On Reading Ta-Nehisi Coates’ “The Water Dancer”

America has much to be ashamed of.

Slavery first among them

 

Those that fought to end it 

are my heros.

For me they are the 

best of America.

 

I stand with the union

soldiers black and white

at Vicksburg and Atlanta.

I sit with Grant at Appomattox 

To be sure he is not 

Intimidated by Lee’s

Aristocratic bearing.

 

I hear the simple truth

Stated by the abolitionists.

Slavery is wrong and has to be destoryed.

 

I follow Frederick Douglass, an 

ex-slave who insisted that the leadership 

of the abolitionist movement include

African-Americans.

 

I serve Harriet Tubman who conducted slaves to freedom,

and hail John Brown, a white man, 

determined to show the slave holders

that the enmies of slavery would fight.

 

“John Brown’s body lies a-mouldering in the grave,

But his soul goes marching on.”

sang young men from Minnesota, Massachusetts

and Maine as they headed south to

smash the slaveholding aristocracy.

 

Let us stand with them; all of them.

October, 2019

3 thoughts on “On Reading Ta-Nehisi Coates’ “The Water Dancer”

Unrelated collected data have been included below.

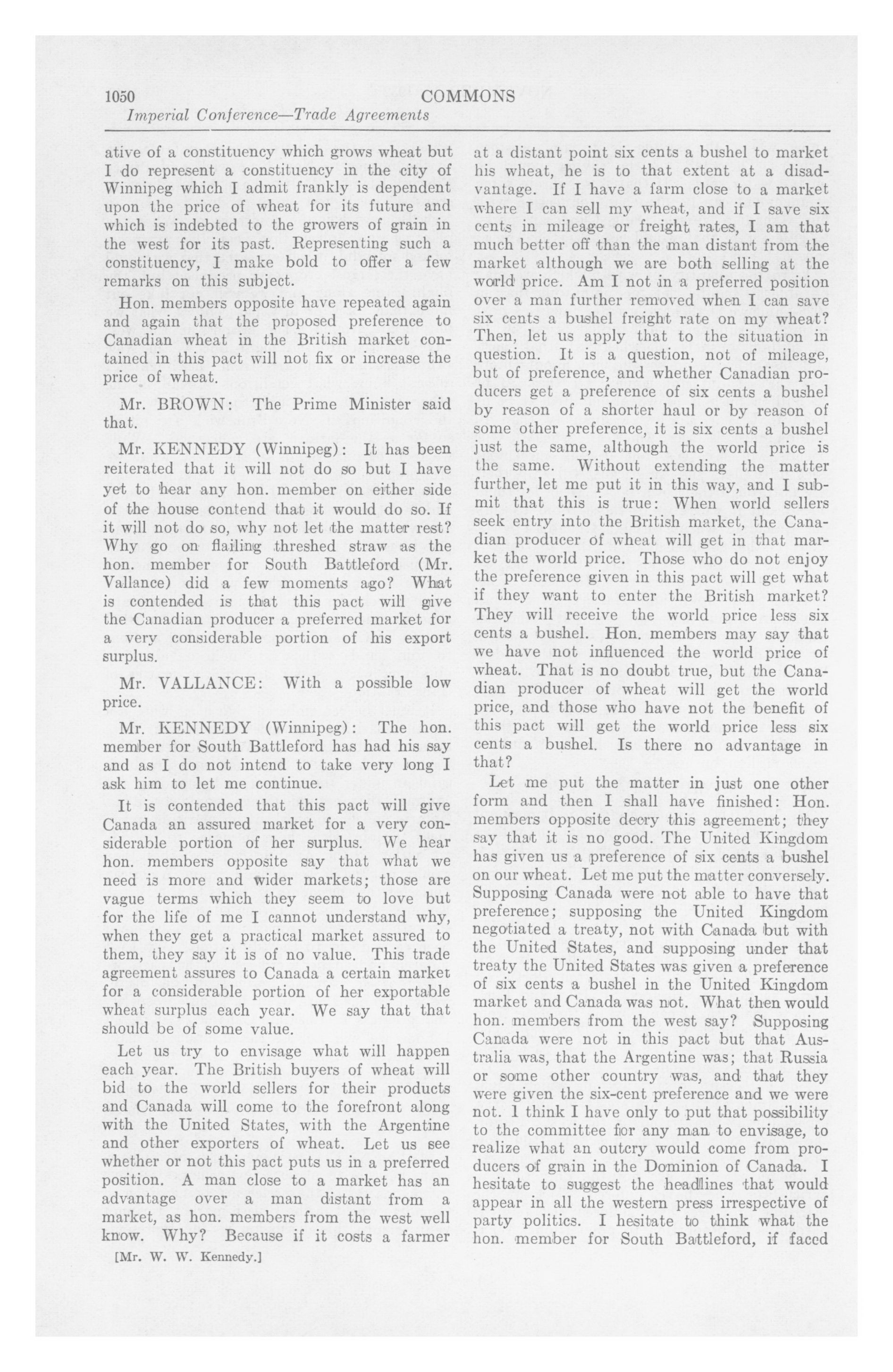 1050 COMMONS

Imperial Conference—Trade Agreements

ative of a constituency which grows wheat but I do represent a constituency in the city of Winnipeg which I admit frankly is dependent upon the price of wheat for its future and which is indebted to the growers of grain in the west for its past. Representing such a constituency, I make bold to offer a few remarks on this subject.

Hon. members opposite have repeated again and again that the proposed preference to Canadian wheat in the British market contained in this pact will not fix or increase the price of wheat.

Mr. BROWN: The Prime Minister said that.

Mr. KENNEDY (Winnipeg): It has been reiterated that it will not do so but I have yet to hear any hon. member on either side of the house contend that it would do so. If it will not do so, why not let the matter rest? Why go on flailing threshed straw as the hon. member for South Battleford (Mr. Vallance) did a few moments ago? What is contended is that this pact will give the Canadian producer a preferred market for a very considerable portion of his export surplus.

Mr. VALLANCE: With a possible low price.

Mr. KENNEDY (Winnipeg): The hon. member for South Battleford has had his say and as I do not intend to take very long I ask him to let me continue.

It is contended that this pact will give Canada an assured market for a very considerable portion of her surplus. We hear hon. members opposite say that what we need is more and wider markets; those are vague terms which they seem to love but for the life of me I cannot understand why, when they get a practical market assured to them, they say it is of no value. This trade agreement assures to Canada a certain market for a considerable portion of her exportable wheat surplus each year. We say that that should be of some value.

Let us try to envisage what will happen each year. The British buyers of wheat will bid to the world sellers for their products and Canada will come to the forefront along with the United States, with the Argentine and other exporters of wheat. Let us see whether or not this pact puts us in a preferred position. A man close to a market has an advantage over a man distant from a market, as hon. members from the west well know. Why? Because if it costs a farmer

[Mr. W. W. Kennedy.]

at a distant point six cents a bushel to market his wheat, he is to that extent at a disadvantage. If I have a farm close to a market where I can sell my wheat, and if I save six cents in mileage or freight rates, I am that much better off than the man distant from the market although we are both selling at the world price. Am I not in a preferred position over a man further removed when I can save six cents a bushel freight rate on my wheat? Then, let us apply that to the situation in question. It is a question, not of mileage, but of preference, and whether Canadian producers get a preference of six cents a bushel by reason of a shorter haul or by reason of some other preference, it is six cents a bushel just the same, although the world price is the same. Without extending the matter further, let me put it in this way, and I submit that this is true: When world sellers seek entry into the British market, the Canadian producer of wheat will get in that market the world price. Those who do not enjoy the preference given in this pact will get what if they want to enter the British market? They will receive the world price less six cents a bushel. Hon. members may say that we have not influenced the world price of wheat. That is no doubt true, but the Canadian producer of wheat will get the world price, and those who have not the benefit of this pact will get the world price less six cents a bushel. Is there no advantage in that?

Let me put the matter in just one other form and then I shall have finished: Hon. members opposite decry this agreement; they say that it is no good. The United Kingdom has given us a preference of six cents a bushel on our wheat. Let me put the matter conversely. Supposing Canada were not able to have that preference; supposing the United Kingdom negotiated a treaty, not with Canada but with the United States, and supposing under that treaty the United States was given a preference of six cents a bushel in the United Kingdom market and Canada was not. What then would hon. members from the west say? Supposing Canada were not in this pact but that Australia was, that the Argentine was; that Russia or some other country was, and that they were given the six-cent preference and we were not. I think I have only to put that possibility to the committee for any man to envisage, to realize what an outcry would come from producers of grain in the Dominion of Canada. I hesitate to suggest the headlines that would appear in all the western press irrespective of party politics. I hesitate to think what the hon. member for South Battleford, if faced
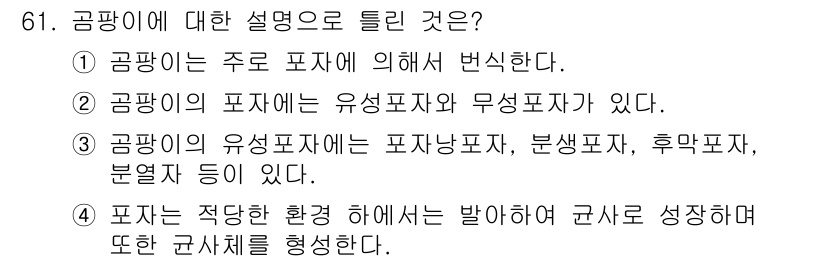 61. 곰팡이에 대한 설명으로 틀린 것은?

① 곰팡이는 주로 포자에 의해서 번식한다.

② 곰팡이의 포자에는 유성포자와 무성포자가 있다.

③ 곰팡이의 유성포자에는 포자낭포자, 분생포자, 후막포자, 분열자 등이 있다.

④ 포자는 적당한 환경 하에서는 발아하여 균사로 성장하며 또한 균사체를 형성한다.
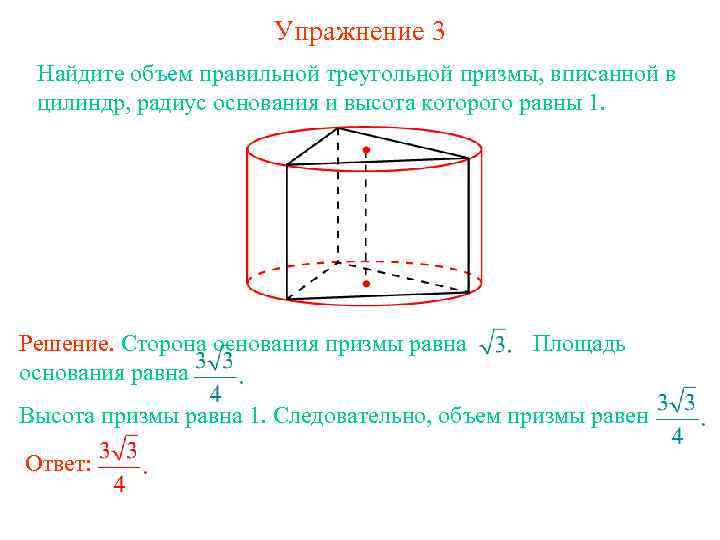 Упражнение 3

Найдите объем правильной треугольной призмы, вписанной в цилиндр, радиус основания и высота которого равны 1.

Решение. Сторона основания призмы равна $\sqrt{3}$. Площадь основания равна $\frac{3\sqrt{3}}{4}$.

Высота призмы равна 1. Следовательно, объем призмы равен $\frac{3\sqrt{3}}{4}$.

Ответ: $\frac{3\sqrt{3}}{4}$.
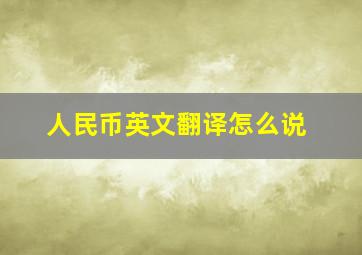 人民币英文翻译怎么说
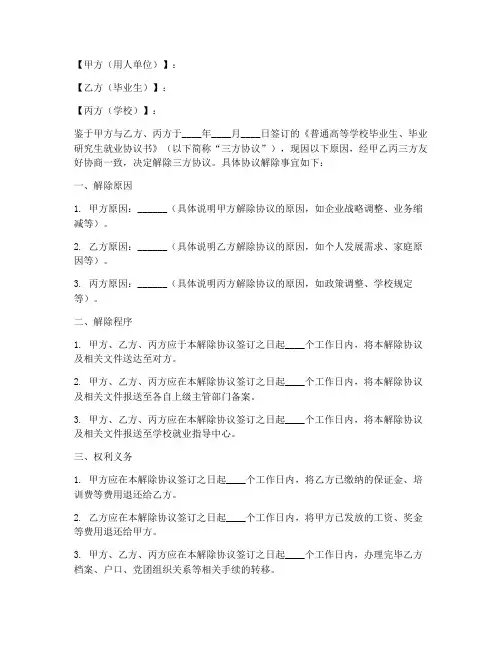 【甲方（用人单位）】：

【乙方（毕业生）】：

【丙方（学校）】：

鉴于甲方与乙方、丙方于____年____月____日签订的《普通高等学校毕业生、毕业研究生就业协议书》（以下简称“三方协议”），现因以下原因，经甲乙丙三方友好协商一致，决定解除三方协议。具体协议解除事宜如下：

一、解除原因

1. 甲方原因：______（具体说明甲方解除协议的原因，如企业战略调整、业务缩减等）。

2. 乙方原因：______（具体说明乙方解除协议的原因，如个人发展需求、家庭原因等）。

3. 丙方原因：______（具体说明丙方解除协议的原因，如政策调整、学校规定等）。

二、解除程序

1. 甲方、乙方、丙方应于本解除协议签订之日起____个工作日内，将本解除协议及相关文件送达至对方。

2. 甲方、乙方、丙方应在本解除协议签订之日起____个工作日内，将本解除协议及相关文件报送至各自上级主管部门备案。

3. 甲方、乙方、丙方应在本解除协议签订之日起____个工作日内，将本解除协议及相关文件报送至学校就业指导中心。

三、权利义务

1. 甲方应在本解除协议签订之日起____个工作日内，将乙方已缴纳的保证金、培训费等费用退还给乙方。

2. 乙方应在本解除协议签订之日起____个工作日内，将甲方已发放的工资、奖金等费用退还给甲方。

3. 甲方、乙方、丙方应在本解除协议签订之日起____个工作日内，办理完毕乙方档案、户口、党团组织关系等相关手续的转移。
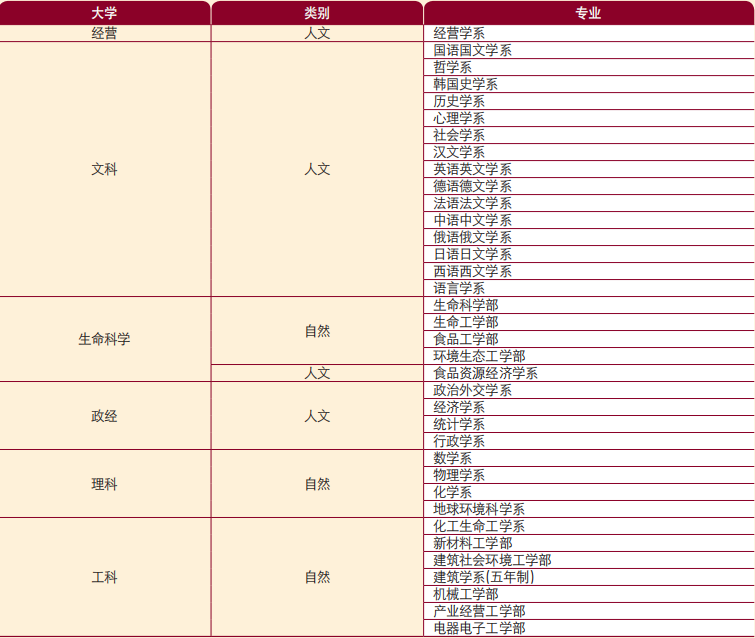 | 大学 | 类别 | 专业 |
|---|---|---|
| 经营 | 人文 | 经营学系 |
| 文科 | 人文 | 国语国文学系 |
| | | 哲学系 |
| | | 韩国史学系 |
| | | 历史学系 |
| | | 心理学系 |
| | | 社会学系 |
| | | 汉文学系 |
| | | 英语英文学系 |
| | | 德语德文学系 |
| | | 法语法文学系 |
| | | 中语中文学系 |
| | | 俄语俄文学系 |
| | | 日语日文学系 |
| | | 西语西文学系 |
| | | 语言学系 |
| 生命科学 | 自然 | 生命科学部 |
| | | 生命工学部 |
| | | 食品工学部 |
| | | 环境生态工学部 |
| | 人文 | 食品资源经济学系 |
| 政经 | 人文 | 政治外交学系 |
| | | 经济学系 |
| | | 统计学系 |
| | | 行政学系 |
| 理科 | 自然 | 数学系 |
| | | 物理学系 |
| | | 化学系 |
| | | 地球环境科学系 |
| 工科 | 自然 | 化工生命工学系 |
| | | 新材料工学部 |
| | | 建筑社会环境工学部 |
| | | 建筑学系(五年制) |
| | | 机械工学部 |
| | | 产业经营工学部 |
| | | 电器电子工学部 |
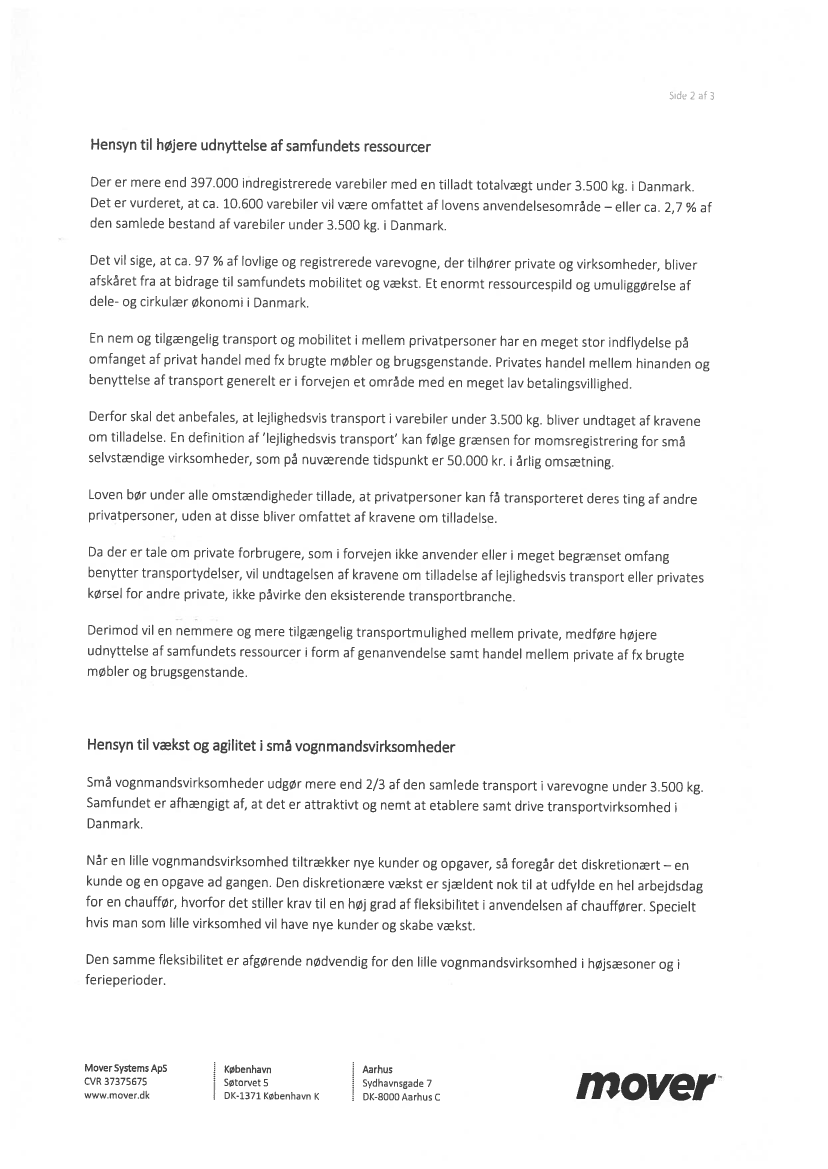 Side 2 af 3

Hensyn til højere udnyttelse af samfundets ressourcer

Der er mere end 397.000 indregistrerede varebiler med en tilladt totalvægt under 3.500 kg. i Danmark. Det er vurderet, at ca. 10.600 varebiler vil være omfattet af lovens anvendelsesområde – eller ca. 2,7 % af den samlede bestand af varebiler under 3.500 kg. i Danmark.

Det vil sige, at ca. 97 % af lovlige og registrerede varevogne, der tilhører private og virksomheder, bliver afskåret fra at bidrage til samfundets mobilitet og vækst. Et enormt ressourcespild og umuliggørelse af dele- og cirkulær økonomi i Danmark.

En nem og tilgængelig transport og mobilitet i mellem privatpersoner har en meget stor indflydelse på omfanget af privat handel med fx brugte møbler og brugsgenstande. Privates handel mellem hinanden og benyttelse af transport generelt er i forvejen et område med en meget lav betalingsvillighed.

Derfor skal det anbefales, at lejlighedsvis transport i varebiler under 3.500 kg. bliver undtaget af kravene om tilladelse. En definition af 'lejlighedsvis transport' kan følge grænsen for momsregistrering for små selvstændige virksomheder, som på nuværende tidspunkt er 50.000 kr. i årlig omsætning.

Loven bør under alle omstændigheder tillade, at privatpersoner kan få transporteret deres ting af andre privatpersoner, uden at disse bliver omfattet af kravene om tilladelse.

Da der er tale om private forbrugere, som i forvejen ikke anvender eller i meget begrænset omfang benytter transportydelser, vil undtagelsen af kravene om tilladelse af lejlighedsvis transport eller privates kørsel for andre private, ikke påvirke den eksisterende transportbranche.

Derimod vil en nemmere og mere tilgængelig transportmulighed mellem private, medføre højere udnyttelse af samfundets ressourcer i form af genanvendelse samt handel mellem private af fx brugte møbler og brugsgenstande.

Hensyn til vækst og agilitet i små vognmandsvirksomheder

Små vognmandsvirksomheder udgør mere end 2/3 af den samlede transport i varevogne under 3.500 kg. Samfundet er afhængigt af, at det er attraktivt og nemt at etablere samt drive transportvirksomhed i Danmark.

Når en lille vognmandsvirksomhed tiltrækker nye kunder og opgaver, så foregår det diskretionært – en kunde og en opgave ad gangen. Den diskretionære vækst er sjældent nok til at udfylde en hel arbejdsdag for en chauffør, hvorfor det stiller krav til en høj grad af fleksibilitet i anvendelsen af chauffører. Specielt hvis man som lille virksomhed vil have nye kunder og skabe vækst.

Den samme fleksibilitet er afgørende nødvendig for den lille vognmandsvirksomhed i højsæsoner og i ferieperioder.

Mover Systems ApS
CVR 37375675
www.mover.dk

København
Søtorvet 5
DK-1371 København K

Aarhus
Sydhavnsgade 7
DK-8000 Aarhus C

mover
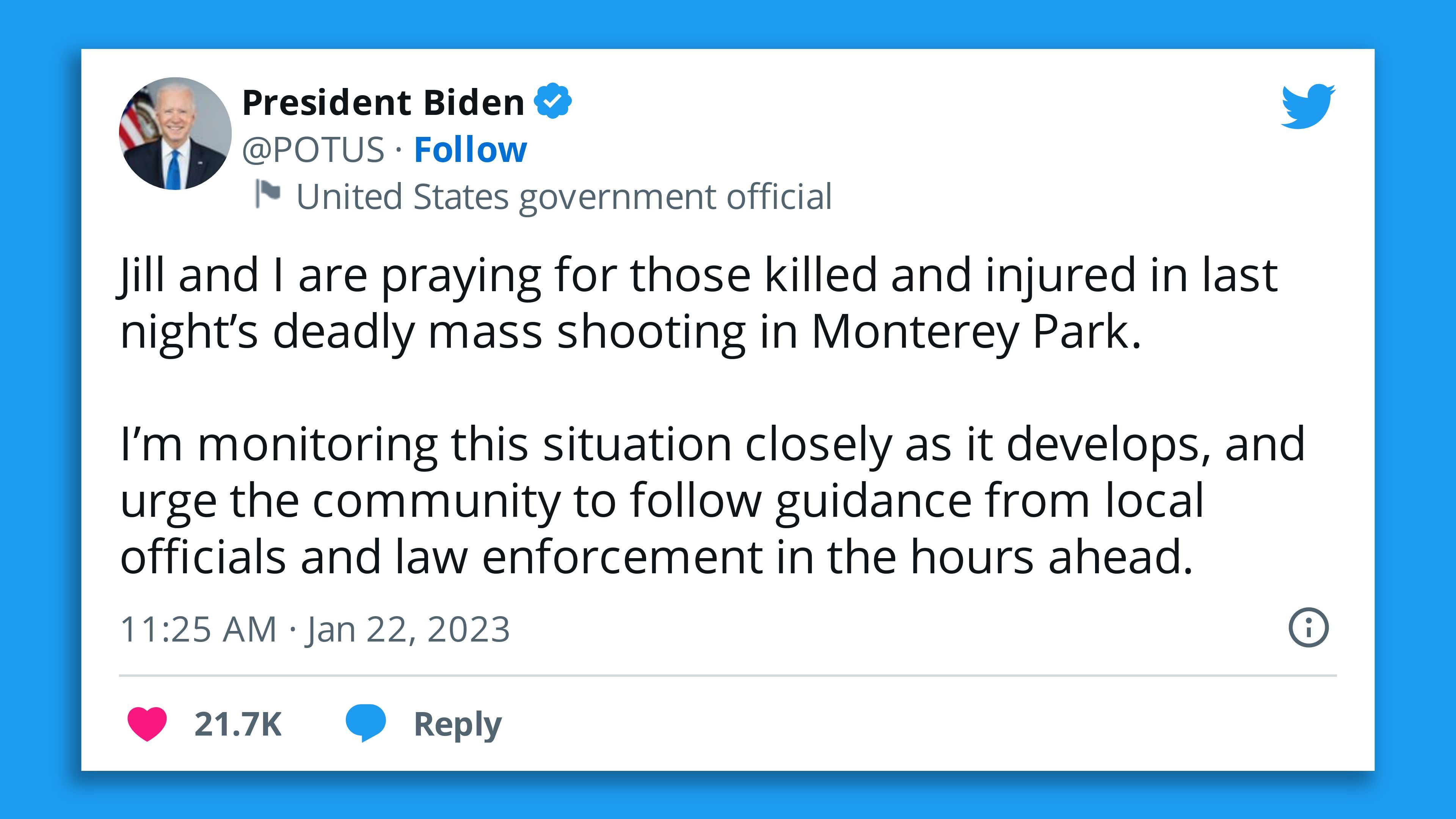 President Biden
@POTUS · Follow
United States government official

Jill and I are praying for those killed and injured in last night's deadly mass shooting in Monterey Park.

I'm monitoring this situation closely as it develops, and urge the community to follow guidance from local officials and law enforcement in the hours ahead.

11:25 AM · Jan 22, 2023

21.7K Reply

  1. Harry, I wrote this poem in response to your response to “The Water Dancer”.

    We named him Zola, our beloved dog, to honor the man, an intellectual – but one with guts – who would not turn his back on vilest crimes committed by the state, and laid his life and freedom on the line, demanding justice for a single Jew.

    We named him Togo, our beloved dog, to honor the brave heart who led the team that brought the serum to Nome that deadly winter.

    I’m getting old, and may not have the chance to name a dog again, but if I do I’d like to name him (maybe her, can’t tell) John (Joan) Rosa (Rosario) Luxemburg Malcom (Malina) X Fred (Frederica) Newman Brown. Too long, you say, but I’m running out of time to show these people how beloved they are and more, how much their courage has meant to me.